Work to complete> Locate each line in the items below that contains the word "viewpoint", matching upper and lower case, and copy every one of those lines in full.

[Spatial data with pictures]
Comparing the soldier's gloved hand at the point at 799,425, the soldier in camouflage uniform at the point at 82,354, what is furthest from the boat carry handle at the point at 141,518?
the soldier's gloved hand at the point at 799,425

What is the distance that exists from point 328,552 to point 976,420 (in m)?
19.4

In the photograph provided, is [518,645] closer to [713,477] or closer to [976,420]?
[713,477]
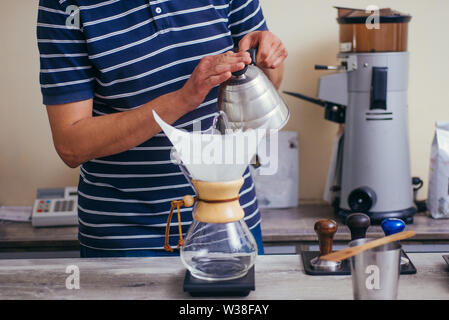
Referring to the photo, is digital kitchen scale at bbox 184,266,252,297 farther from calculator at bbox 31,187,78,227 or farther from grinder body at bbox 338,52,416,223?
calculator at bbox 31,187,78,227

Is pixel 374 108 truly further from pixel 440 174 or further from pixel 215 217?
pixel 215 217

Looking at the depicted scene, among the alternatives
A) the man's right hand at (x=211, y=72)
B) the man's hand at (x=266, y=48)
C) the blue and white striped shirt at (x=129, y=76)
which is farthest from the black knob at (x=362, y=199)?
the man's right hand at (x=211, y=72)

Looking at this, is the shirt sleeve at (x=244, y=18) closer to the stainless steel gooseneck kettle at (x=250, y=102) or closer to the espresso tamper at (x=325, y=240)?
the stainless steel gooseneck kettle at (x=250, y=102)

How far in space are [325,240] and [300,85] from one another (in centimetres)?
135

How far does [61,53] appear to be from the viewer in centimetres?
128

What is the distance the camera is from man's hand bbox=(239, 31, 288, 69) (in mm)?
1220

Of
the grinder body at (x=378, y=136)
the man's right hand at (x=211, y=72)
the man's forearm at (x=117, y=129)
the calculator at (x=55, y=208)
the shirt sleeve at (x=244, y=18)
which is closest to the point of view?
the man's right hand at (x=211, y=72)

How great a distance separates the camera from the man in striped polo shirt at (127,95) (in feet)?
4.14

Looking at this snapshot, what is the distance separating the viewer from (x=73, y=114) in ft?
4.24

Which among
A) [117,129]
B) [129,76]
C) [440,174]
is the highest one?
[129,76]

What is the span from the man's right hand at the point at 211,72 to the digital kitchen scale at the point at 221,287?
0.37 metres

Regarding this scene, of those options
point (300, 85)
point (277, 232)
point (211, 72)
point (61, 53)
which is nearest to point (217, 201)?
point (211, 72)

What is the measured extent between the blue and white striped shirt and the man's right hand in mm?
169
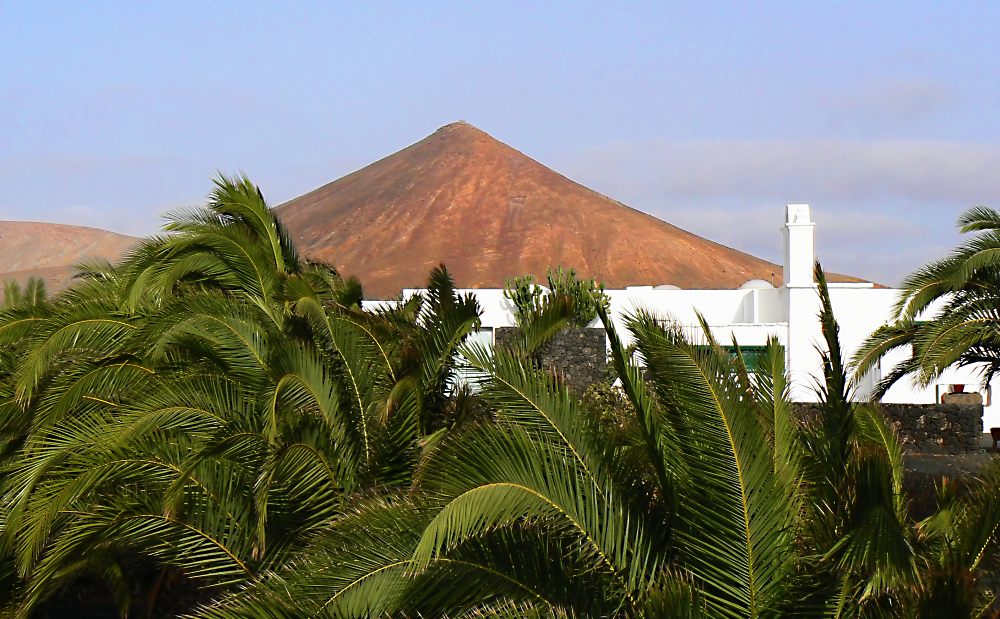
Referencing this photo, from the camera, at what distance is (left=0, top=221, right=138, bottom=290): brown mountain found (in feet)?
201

* * *

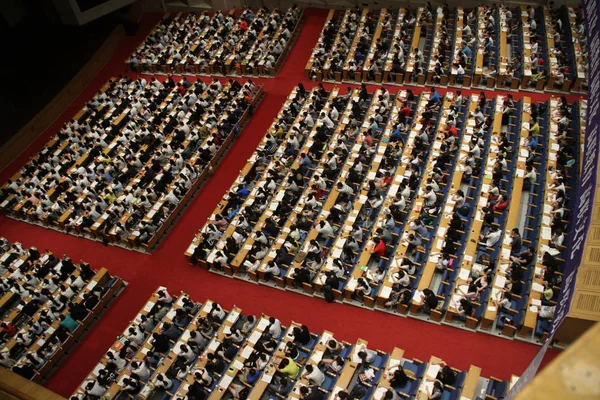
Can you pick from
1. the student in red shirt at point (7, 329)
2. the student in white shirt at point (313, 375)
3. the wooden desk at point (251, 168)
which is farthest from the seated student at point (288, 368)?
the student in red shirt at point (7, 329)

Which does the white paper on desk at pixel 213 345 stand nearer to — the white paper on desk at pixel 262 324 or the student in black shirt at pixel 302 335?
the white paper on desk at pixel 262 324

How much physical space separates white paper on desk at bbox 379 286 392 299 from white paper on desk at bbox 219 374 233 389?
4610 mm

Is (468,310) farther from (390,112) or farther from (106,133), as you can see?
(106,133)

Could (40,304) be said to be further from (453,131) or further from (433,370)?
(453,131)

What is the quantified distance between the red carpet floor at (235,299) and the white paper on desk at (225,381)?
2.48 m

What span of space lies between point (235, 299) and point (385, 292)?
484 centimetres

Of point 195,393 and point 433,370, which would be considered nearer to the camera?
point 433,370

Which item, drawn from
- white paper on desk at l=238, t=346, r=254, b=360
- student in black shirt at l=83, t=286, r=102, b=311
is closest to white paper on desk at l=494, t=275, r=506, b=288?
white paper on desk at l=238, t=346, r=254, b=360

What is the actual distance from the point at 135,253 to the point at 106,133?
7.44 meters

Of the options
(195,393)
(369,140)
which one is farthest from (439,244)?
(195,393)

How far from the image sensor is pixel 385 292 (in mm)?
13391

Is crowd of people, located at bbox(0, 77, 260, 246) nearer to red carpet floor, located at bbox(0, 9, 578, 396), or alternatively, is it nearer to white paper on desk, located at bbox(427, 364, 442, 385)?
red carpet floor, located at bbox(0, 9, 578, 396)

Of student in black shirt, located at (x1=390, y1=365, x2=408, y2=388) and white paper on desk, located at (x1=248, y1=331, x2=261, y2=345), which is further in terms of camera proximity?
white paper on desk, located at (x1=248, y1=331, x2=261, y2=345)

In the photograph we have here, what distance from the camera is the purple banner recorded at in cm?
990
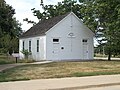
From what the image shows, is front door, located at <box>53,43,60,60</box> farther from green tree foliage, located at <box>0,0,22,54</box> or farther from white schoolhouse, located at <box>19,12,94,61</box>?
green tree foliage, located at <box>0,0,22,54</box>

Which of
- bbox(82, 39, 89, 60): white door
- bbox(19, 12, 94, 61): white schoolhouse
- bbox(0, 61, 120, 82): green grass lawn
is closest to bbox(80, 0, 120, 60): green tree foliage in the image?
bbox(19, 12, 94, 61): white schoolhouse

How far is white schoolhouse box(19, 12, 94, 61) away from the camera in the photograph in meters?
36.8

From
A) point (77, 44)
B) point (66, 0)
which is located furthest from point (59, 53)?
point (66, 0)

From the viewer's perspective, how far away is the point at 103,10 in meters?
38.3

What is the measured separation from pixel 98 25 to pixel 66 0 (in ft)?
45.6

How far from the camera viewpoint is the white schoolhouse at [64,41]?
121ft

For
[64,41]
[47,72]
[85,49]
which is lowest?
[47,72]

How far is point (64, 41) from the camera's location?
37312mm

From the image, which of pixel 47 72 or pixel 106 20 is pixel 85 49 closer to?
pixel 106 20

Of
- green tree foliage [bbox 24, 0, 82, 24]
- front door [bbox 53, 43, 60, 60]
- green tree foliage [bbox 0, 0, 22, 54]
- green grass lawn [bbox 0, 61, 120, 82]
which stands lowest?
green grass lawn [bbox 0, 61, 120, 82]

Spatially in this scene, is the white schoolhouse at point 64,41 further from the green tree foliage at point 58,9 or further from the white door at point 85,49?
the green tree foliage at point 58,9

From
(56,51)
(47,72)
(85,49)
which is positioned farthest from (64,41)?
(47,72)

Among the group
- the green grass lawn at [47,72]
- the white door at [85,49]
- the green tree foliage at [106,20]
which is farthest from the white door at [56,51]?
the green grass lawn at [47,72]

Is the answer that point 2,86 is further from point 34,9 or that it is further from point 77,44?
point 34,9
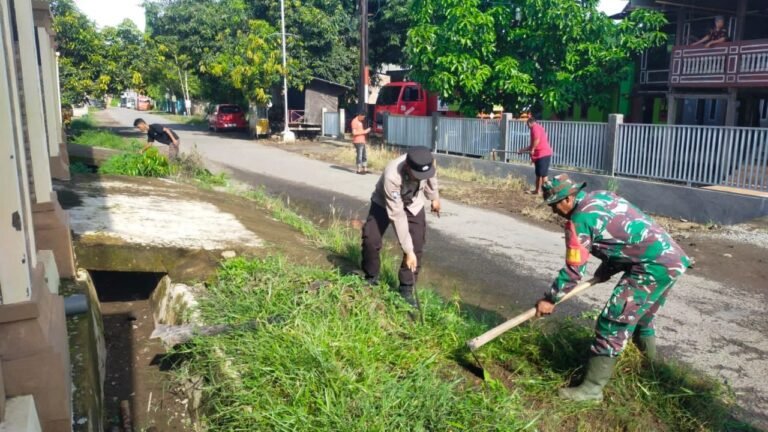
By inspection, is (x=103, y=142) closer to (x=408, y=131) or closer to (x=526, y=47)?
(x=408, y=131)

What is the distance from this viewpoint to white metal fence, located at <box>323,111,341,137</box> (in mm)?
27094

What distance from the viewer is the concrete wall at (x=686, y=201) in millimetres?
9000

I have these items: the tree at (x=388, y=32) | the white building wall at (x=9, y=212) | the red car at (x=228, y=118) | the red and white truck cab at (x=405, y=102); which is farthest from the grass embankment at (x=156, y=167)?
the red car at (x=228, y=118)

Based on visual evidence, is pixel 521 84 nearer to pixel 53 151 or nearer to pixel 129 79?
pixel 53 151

Finished task>
How far from the camera viewpoint is the white schoolhouse at [64,41]?
What is the distance from this viewpoint to white metal fence, located at <box>323,111,341,137</box> (in mm)?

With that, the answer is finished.